• _ABOUT THIS EXERCISE_
Your copy of the entries below should hold exactly the lines from the one containing "Fire Witch (new" to the one containing "EXTENDED HIGHLIGHTS: EVERTON 4-2 BRIGHTON", inclusive, and no pictures.

DATASET RECORDS Block Start

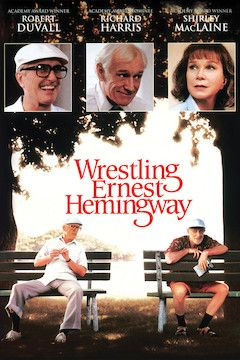 Wrestling Ernest Hemingway movie poster.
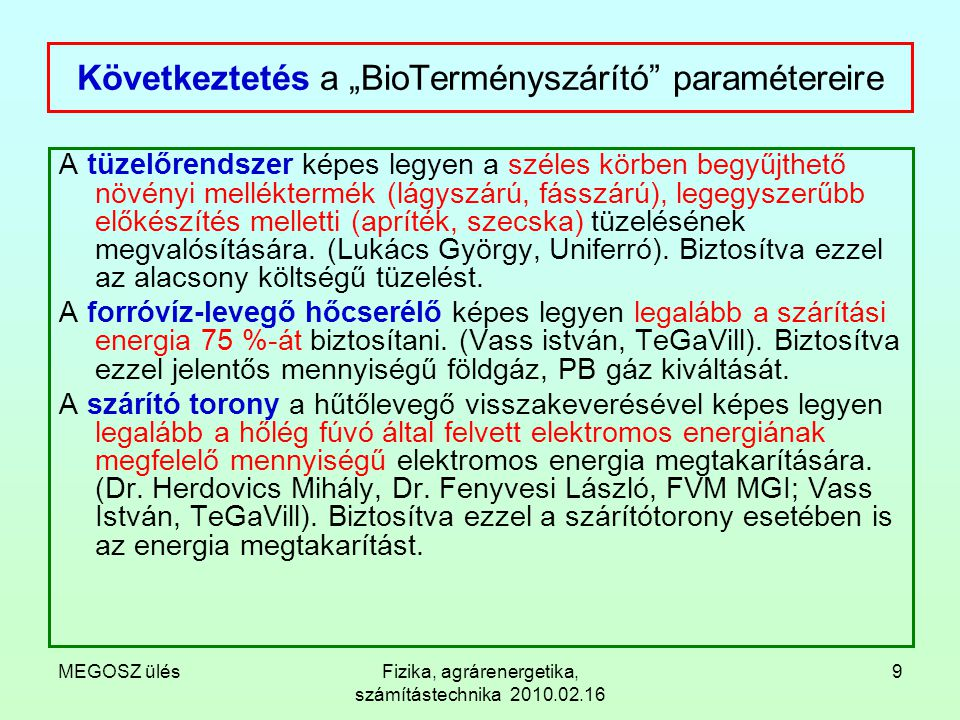 """MEGOSZ ülésFizika, agrárenergetika, számítástechnika 2010.02.16 9 Következtetés a """"BioTerményszárító"""" paramétereire A tüzelőrendszer képes legyen a sz"""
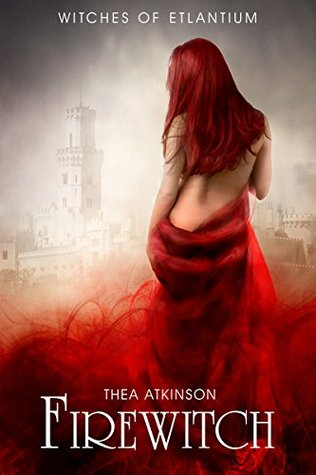 Fire Witch (new adult paranormal romance): a Witches of Etlantium novella  by  Thea Atkinson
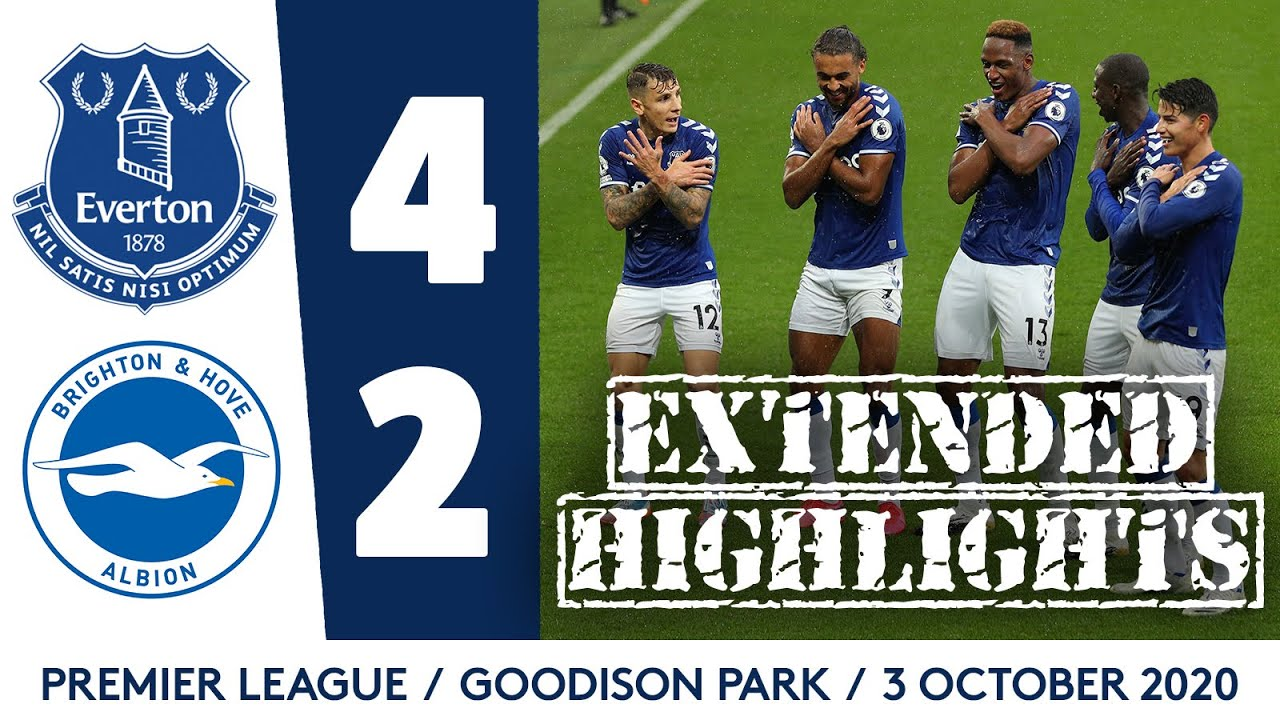 EXTENDED HIGHLIGHTS: EVERTON 4-2 BRIGHTON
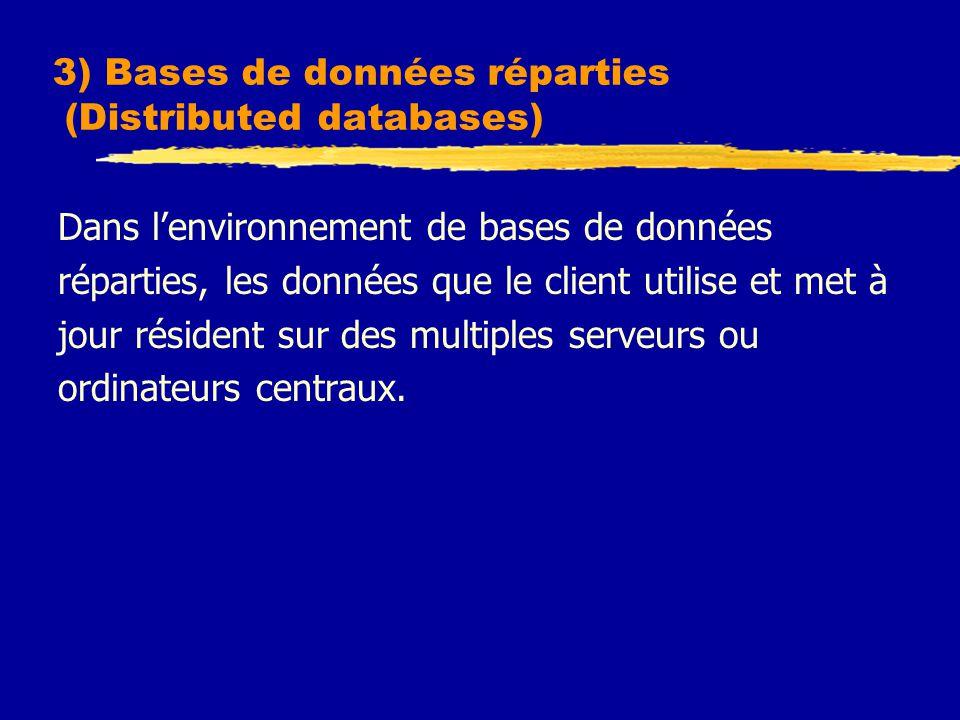 3) Bases de données réparties (Distributed databases) Dans l'environnement de bases de données réparties, les données que le client utilise et met à jour résident sur des multiples serveurs ou ordinateurs centraux.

DATASET RECORDS Block End

• _SOLUTION BELOW_
 Fire Witch (new adult paranormal romance): a Witches of Etlantium novella  by  Thea Atkinson
 EXTENDED HIGHLIGHTS: EVERTON 4-2 BRIGHTON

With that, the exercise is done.